|

İyi ki varsın Eren bu senin hikayen

Trabzon Maçka’da, 2017 yılında, Jandarma ve terör örgütü PKK’nın girdiği çatışmada şehit olan Eren Bülbül ve Jandarma Astsubay Kıdemli Başçavuş Ferhat Gedik’in hayatı beyaz perdeye aktarılıyor. Eren’i canlandıran Rahman Beşel, “ Aynı yörenin çocukları olduğumuz için rolümde zorlanmadım” diyor.

Halime Kirazlı
00:00 - 15/08/2021 Pazar
Güncelleme: 06:01 - 14/08/2021 Cumartesi
Yeni Şafak
Maçka’da filmin ikinci fragman gösterimi de gerçekleşti.
Maçka’da filmin ikinci fragman gösterimi de gerçekleşti.

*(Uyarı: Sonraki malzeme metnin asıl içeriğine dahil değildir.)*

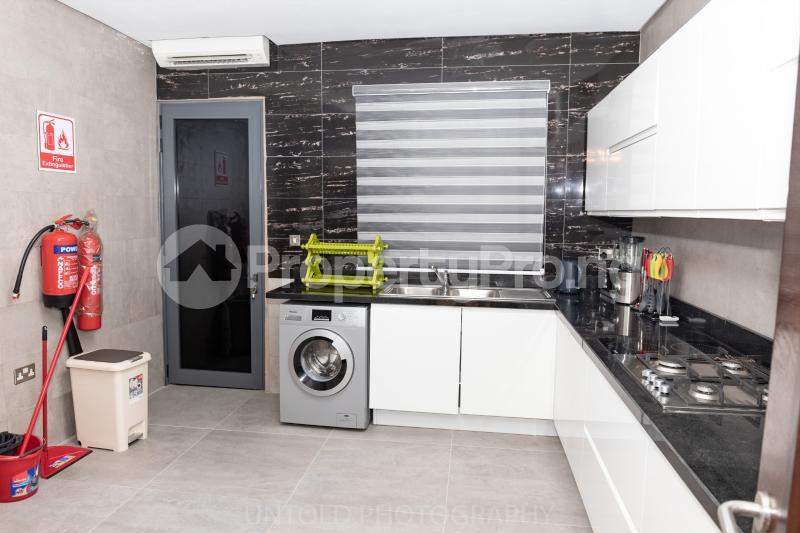 3 bedroom Flat / Apartment for shortlet Brioni Court, Plot 9, Block 26, Admiralty Way, Lekki Phase 1 Lekki Phase 1 Lekki Lagos - 22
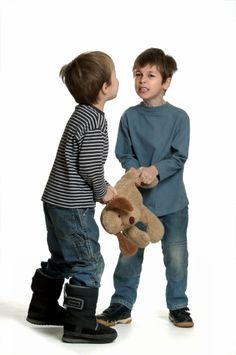 Imagen libre de derechos: Sibling rivalry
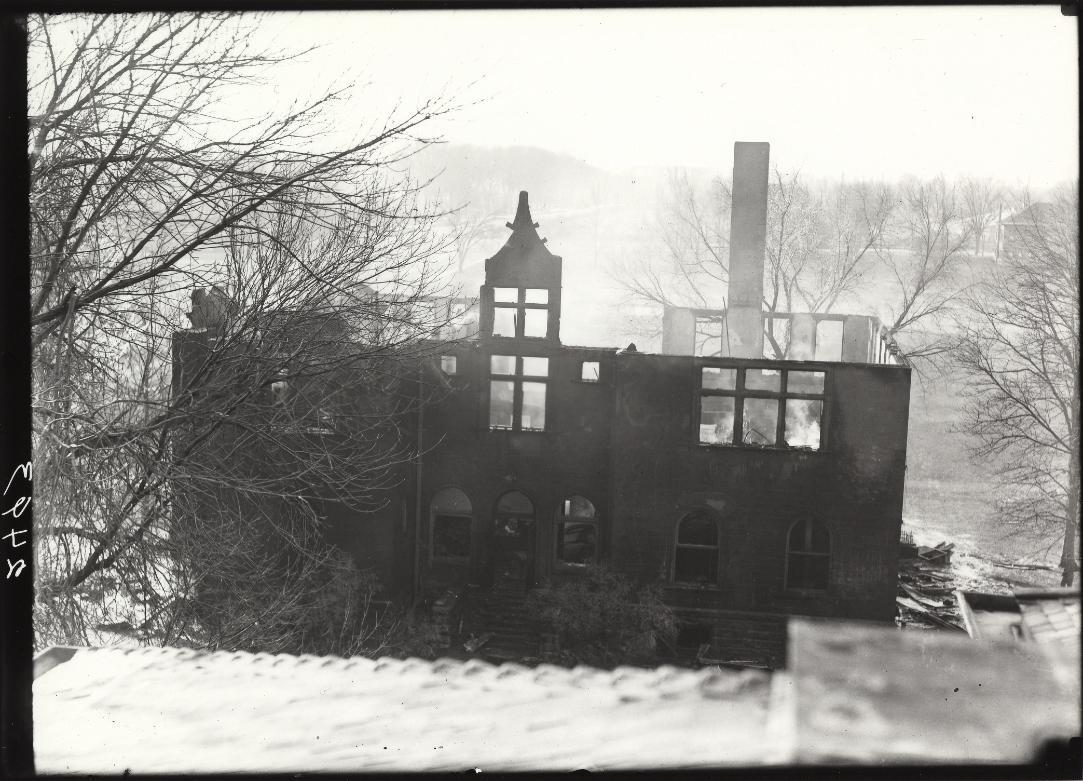 chemistry-lab-burned-dec-22-1921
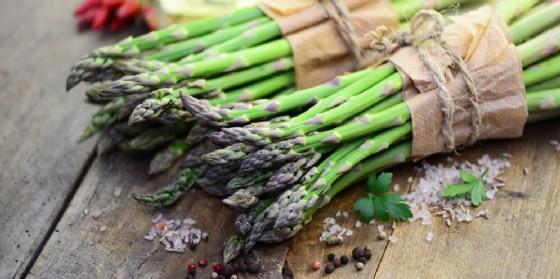 Un weekend naturalistico alla scoperta dei prodotti tipici del territorio, dalle erbe spontanee agli asparagi selvatici (© AdobeStock | photocrew)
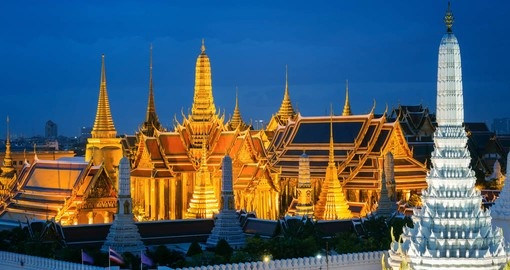 Explore the spectacular Grand Palace on your Asia Tour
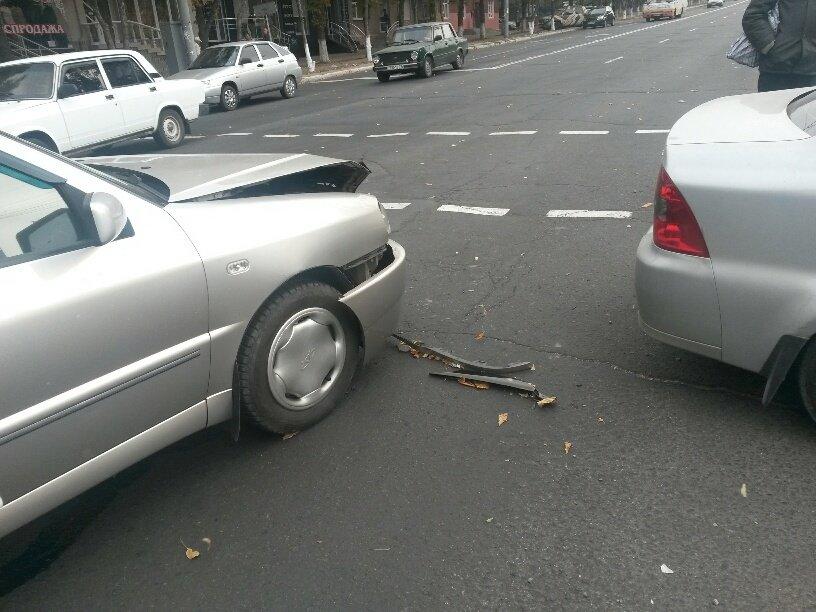 Роковой перекресток: в центре Мариуполя столкнулось 5 автомобилей (ФОТО), фото-3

Şehit Eren Bülbül ve Ferhat Gedik’in yaşamını konu alan 5 Mayıs’ta çekimlerine başlanan “Kesişme: İyi Ki Varsın Eren” filminde sona yaklaşıldı. Yönetmenliğini Özer Feyzioğlu’nun yaptığı, başrollerini İsmail Hacıoğlu ve Rahman Beşel’in paylaştığı filmin 29 Ekim’de gösterime girmesi planlanıyor. Maçka’da düzenlenen anma töreninin ardından yapılan basın toplantısında konuşan TRT Genel Müdürü Mehmet Zahid Sobacı, “Şehitlerimiz Eren Bülbül ve Şehit Jandarma Astsubay Kıdemli Başçavuş Ferhat Gedik’i dünyanın kalp hafızasına mühürlemek için yola çıktık” dedi.

Yaklaşık bir yıllık bir emeğin ürünü olan “Kesişme; İyi Ki Varsın Eren”in çekimleri 6 farklı ilde gerçekleşti. Geniş bir ekiple titiz bir çalışmanın yürütüldüğü projede, hüzün, gurur, mutluluk aynı anda yaşanıyor. Maçka’da ziyaret ettiğimiz oyuncu ve set ekibinin duygu ve görüşleri, filme dair ipuçlarını şimdiden bizlere veriyor.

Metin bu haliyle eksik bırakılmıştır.